In Sheila Dikshit’s autobiography, she referred to the loved shoes
Sheila Dikshit, in her autobiography, said she loved to study books
She cherished looking at films; her first film in theatres was Hamlet
Sheila Dikshit, the veteran Congress leader and the longest-serving chief minister of Delhi who died on Saturday, became fond of the Western track because of her younger days and would sit close to the radio, looking ahead to her favored songs to be aired. She additionally developed a fascination for footwear and had an excellent collection.
Apart from these, analyzing became her massive passion. She also loved looking for movies, and her first movie in theatres was Hamlet in black-and-white. Even in the midst of tense political activity, she could take time out to watch a film and had watched Shah Rukh Khan’s Dilwale Dulhania Le Jayenge 20 times.
Sheila Dikshit noted approximately these in her autobiography Citizen Delhi: My Times, My Life, published over 12 months ago. “There became no TV, and radio was accessible only during certain hours of the day. Life revolved around studying for college and pastimes like studying books, watching the occasional film, and taking note of track,” she wrote.
“Father changed into a member of the Gymkhana Club (of Delhi), and during my teenage years, while we lived within a foot of it, on Dupleix Lane, we might get a clean lot of six books every weekend to final us till the following weekend. I gobbled Enid Blyton’s Famous Five testimonies, Richmal Crompton’s Just William collection, and classics like Alexandre Dumas’s The Three Musketeers and Victor Hugo’s Les Miserables,” she wrote.
Her preferred books were Lewis Caroll’s Alice in Wonderland and Through the Looking Glass, What Alice Found There, and the Sherlock Holmes collection. According to her, Friday nights have been reserved for a top-rated western track program – A Date with You – which performs present-day songs. “Clustering across the radio, we might try telepathic experiments to will the radio jockey to play the modern-day Doris Day or Henry Belafonte facts!” she wrote.
She also cited approximately her extraordinary craze for footwear.
“The shops arising in Janpath, allocated to refugees from Pakistan who had initially unfolded out their wares on the ground of the corridors of Connaught Place, furnished me a reprieve from the sturdiness of the two Bs – Bata and Baluja! Those small shops offered pleasing, flat leather-based sandals with straps in bright colorations, at 3 rupees a pair,” she wrote in the e-book.
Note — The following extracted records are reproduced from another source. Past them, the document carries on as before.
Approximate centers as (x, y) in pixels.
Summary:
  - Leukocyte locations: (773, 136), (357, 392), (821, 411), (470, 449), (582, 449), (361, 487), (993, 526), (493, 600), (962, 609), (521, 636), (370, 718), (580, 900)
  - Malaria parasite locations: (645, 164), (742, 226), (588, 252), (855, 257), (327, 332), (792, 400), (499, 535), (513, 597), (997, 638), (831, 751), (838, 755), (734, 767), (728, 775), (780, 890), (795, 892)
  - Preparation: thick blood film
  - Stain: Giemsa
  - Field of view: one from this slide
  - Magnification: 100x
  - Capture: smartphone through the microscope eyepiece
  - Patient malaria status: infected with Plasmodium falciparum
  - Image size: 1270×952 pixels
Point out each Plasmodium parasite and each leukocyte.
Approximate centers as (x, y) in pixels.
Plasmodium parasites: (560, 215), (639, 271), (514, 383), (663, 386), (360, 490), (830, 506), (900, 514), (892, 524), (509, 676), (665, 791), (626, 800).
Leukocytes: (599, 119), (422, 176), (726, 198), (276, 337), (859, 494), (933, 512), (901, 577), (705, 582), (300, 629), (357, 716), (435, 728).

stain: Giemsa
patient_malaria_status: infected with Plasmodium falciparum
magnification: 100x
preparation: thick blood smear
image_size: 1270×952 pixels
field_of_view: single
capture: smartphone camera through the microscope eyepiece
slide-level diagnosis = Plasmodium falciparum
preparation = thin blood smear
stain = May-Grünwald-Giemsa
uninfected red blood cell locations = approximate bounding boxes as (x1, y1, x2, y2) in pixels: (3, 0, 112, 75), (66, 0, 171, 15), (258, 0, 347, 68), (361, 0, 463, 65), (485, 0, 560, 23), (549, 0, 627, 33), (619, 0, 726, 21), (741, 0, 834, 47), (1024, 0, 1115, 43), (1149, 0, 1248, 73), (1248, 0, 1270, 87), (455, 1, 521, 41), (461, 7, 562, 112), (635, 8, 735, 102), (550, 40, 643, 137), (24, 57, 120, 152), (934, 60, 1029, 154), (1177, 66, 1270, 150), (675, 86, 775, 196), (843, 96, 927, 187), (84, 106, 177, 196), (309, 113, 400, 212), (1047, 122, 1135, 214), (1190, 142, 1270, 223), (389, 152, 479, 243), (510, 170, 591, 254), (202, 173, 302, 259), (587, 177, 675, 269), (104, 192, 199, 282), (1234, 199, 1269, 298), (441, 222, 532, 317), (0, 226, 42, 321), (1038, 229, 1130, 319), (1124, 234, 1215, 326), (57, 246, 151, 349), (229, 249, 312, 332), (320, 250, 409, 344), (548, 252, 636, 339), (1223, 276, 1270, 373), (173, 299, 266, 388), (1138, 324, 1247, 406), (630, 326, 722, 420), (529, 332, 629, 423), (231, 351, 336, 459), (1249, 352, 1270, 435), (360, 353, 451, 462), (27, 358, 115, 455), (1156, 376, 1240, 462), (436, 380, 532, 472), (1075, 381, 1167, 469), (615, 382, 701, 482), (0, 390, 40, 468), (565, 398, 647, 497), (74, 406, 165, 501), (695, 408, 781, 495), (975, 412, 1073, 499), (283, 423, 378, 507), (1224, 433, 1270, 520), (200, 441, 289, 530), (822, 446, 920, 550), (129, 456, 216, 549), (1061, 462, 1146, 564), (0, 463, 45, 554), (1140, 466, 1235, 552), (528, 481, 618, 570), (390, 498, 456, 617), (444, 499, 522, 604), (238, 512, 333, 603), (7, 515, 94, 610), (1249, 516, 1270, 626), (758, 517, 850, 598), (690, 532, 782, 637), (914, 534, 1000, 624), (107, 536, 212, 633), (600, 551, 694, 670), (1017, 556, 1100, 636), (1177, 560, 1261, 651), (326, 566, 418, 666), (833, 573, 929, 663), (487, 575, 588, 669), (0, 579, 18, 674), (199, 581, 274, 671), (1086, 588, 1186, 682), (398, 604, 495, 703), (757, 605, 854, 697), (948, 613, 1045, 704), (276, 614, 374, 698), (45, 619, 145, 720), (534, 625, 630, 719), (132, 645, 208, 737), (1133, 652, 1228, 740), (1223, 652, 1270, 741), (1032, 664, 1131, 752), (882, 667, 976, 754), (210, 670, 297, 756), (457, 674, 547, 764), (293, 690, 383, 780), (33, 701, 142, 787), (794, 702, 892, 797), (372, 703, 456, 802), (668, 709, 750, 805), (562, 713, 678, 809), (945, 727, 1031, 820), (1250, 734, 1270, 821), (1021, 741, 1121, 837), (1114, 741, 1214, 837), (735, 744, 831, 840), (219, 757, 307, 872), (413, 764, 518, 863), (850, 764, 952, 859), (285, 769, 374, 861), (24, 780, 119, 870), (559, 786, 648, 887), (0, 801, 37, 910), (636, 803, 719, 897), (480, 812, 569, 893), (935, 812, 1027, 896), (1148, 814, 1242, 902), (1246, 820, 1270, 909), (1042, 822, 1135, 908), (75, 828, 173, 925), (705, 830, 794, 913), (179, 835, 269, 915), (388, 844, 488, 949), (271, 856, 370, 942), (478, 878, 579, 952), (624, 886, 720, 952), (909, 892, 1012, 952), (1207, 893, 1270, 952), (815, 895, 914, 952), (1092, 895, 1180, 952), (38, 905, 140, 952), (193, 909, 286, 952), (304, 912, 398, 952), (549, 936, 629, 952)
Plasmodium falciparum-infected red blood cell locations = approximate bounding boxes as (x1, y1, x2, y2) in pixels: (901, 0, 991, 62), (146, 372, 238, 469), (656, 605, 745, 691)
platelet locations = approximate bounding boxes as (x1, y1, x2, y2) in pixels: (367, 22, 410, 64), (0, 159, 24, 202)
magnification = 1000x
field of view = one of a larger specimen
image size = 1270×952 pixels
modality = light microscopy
From her monthly pocket money, which became Rs. 5, she saved enough time to shop for several pairs in diverse colors and easy designs over a period. Sheila Dikshit studied at the Convent of Jesus and Mary, after which she attended Miranda House, one of the most prestigious colleges at Delhi University.
Sheila Dikshit died of a cardiac arrest at 3:55 pm on Saturday. Sheila Dikshit served as Delhi’s leader minister for three consecutive terms between 1998 and 2013. She succeeded by using the Aam Aadmi Party’s Arvind Kejriwal. She started as a reluctant flesh presser, helping her father-in-law, veteran Uttar Pradesh Congress leader Uma Shankar Dikshit, who became a minister in Indira Gandhi’s cupboard.